Abstract
Physically demanding and low-paid, work in the agri-food sector has been described in the literature as equal measures precarious and exploitative. In order to investigate the everyday realities of a flower-picker’s job, we trace Ivan’s journey from a Bulgarian university to the daffodil fields of Cornwall, UK. Following two rounds of successful promotions, Ivan’s work is no longer governed by the seasonal rhythms of the flower-picking industry. However, as a welfare manager, he now faces hidden and open resistance from other migrant pickers whose work he oversees. Speaking to us at the height of the picking season and having worked seven days a week for months, Ivan is struggling. He has no time to complete his application to remain in the UK and is becoming mindful of the gap between the expectations placed on him by his employer, and the recompense offered in return.
. . . And then my heart with pleasure fills,
And dances with the daffodils.
Introduction
Cornwall’s daffodil-covered hills may invoke the bygone charm of Wordsworth’s famous poem, yet the reasons why acres of flowers remain unpicked have little to do with romantic aesthetics. The Duchy’s daffodil market is in trouble.

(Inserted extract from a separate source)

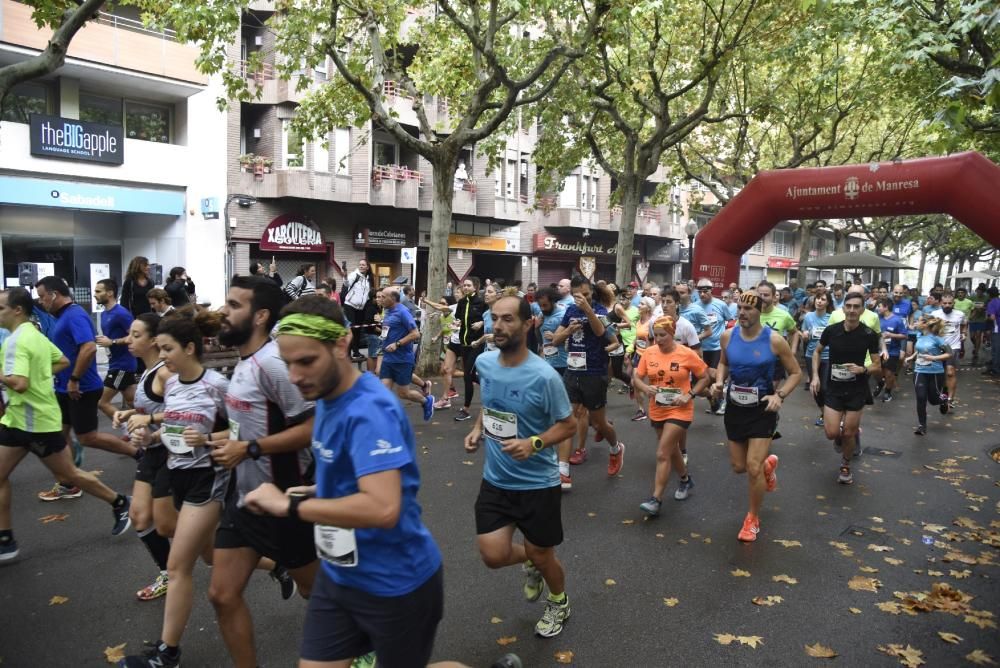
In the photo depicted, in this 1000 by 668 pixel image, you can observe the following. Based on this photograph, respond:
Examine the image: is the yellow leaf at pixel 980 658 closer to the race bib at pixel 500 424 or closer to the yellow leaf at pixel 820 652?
the yellow leaf at pixel 820 652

Some of the problems are industry-wide and have been brought about by the global, COVID-19 pandemic. This famously led Prince Charles to issue a call to the UK population, asking individuals to help make up the 90,000 shortfall in fruit and vegetable-pickers (Middleton, 2020). Other issues are specific to flower-picking and stem from the UK Government’s post-Brexit arrangements. Those currently allow only fruit and vegetable producers (but not flower farms) to use temporary labour as part of the seasonal workers pilot scheme (Evans, 2021). There are also wider concerns of a much more historic nature. Specifically, although offering convenient access to entry-level jobs with little to no skill-requirements, agri-food work carries the risks and dangers of secondary labour makers with limited scope for skill-development, remuneration and progression (Böhm et al., 2020; Rye and Scott, 2018). Sector innovations such as the introduction of digital technology in order to improve efficiency and productivity have further commodified and quantified workers, subjecting them to surveillance and body-movement tracking (Lupton, 2013; Moore and Robinson, 2016).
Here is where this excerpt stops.